The lecturer droned on for a few more minutes, before saying, "And now, what you've all been waiting for. Guides. Just remember - they are all fully trained, but they are all two to five years younger than you."
The door opened again, and a group of - well, children, sixteen-year-old developing sentinel Jim Ellison decided. Thirteen, maybe fourteen, years old. There were some girls, some boys, mostly quivering with anticipation and somehow he knew that this was something they had been trained to consider their sole purpose in life - being chosen by a sentinel.
But there was one... unlike the others, he was hanging back, clearly quite surprisingly nervous. Odd, if they had all been raised and trained together. Why was this one different?
His fellow students were moving forward, interacting with the main group; Jim headed for the nervous one. "Hello," he said softly. "What's your name?"
There was fear in the blue eyes that gazed at him. "Whatever you... whatever you choose to call me."
"Weren't you given a name?"
"Y-yes - b-b-but we were t-t-told our new m-m-masters would change it."
Oh, yes, Jim remembered. Part of the bonding process was giving their new guide a name.

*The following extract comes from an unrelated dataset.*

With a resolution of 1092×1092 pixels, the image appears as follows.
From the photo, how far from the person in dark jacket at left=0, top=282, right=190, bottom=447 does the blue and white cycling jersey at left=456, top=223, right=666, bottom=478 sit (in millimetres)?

"Jim." It was the lecturer. "This isn't the best guide for you."
Jim looked at the man, at the expression of near-pity on his face. "Why not?" he asked.
Clearly forgetting what he had said, just minutes earlier, about guides having 'a wide vocabulary' and would therefore understand what was said about him, the lecturer said quietly, "You know guides are normally identified young, at about a year old, and are taken straight into guide care. This one's mother hid him; he wasn't identified as a guide until he was six. So he came late into training. The only reason he's here is because although he came late into training he did catch up, and the class is ready to be claimed by sentinels. There are twenty-three of you; there are thirty guides in this group. One or two of you might not find their guide in this batch and have to wait till the next lot of trainees is ready. We know, though, that at least seven of these guides, possibly more, will not be chosen this time, and we understand that Boy will automatically be one of them. He has the empathy and the training; he does not have the temperament to be a good guide. He will be offered - as will the other ones not chosen this time - to the next class to qualify, but we think his eventual purpose will be to calm baby sentinels who are having problems but are too young to respond to teaching."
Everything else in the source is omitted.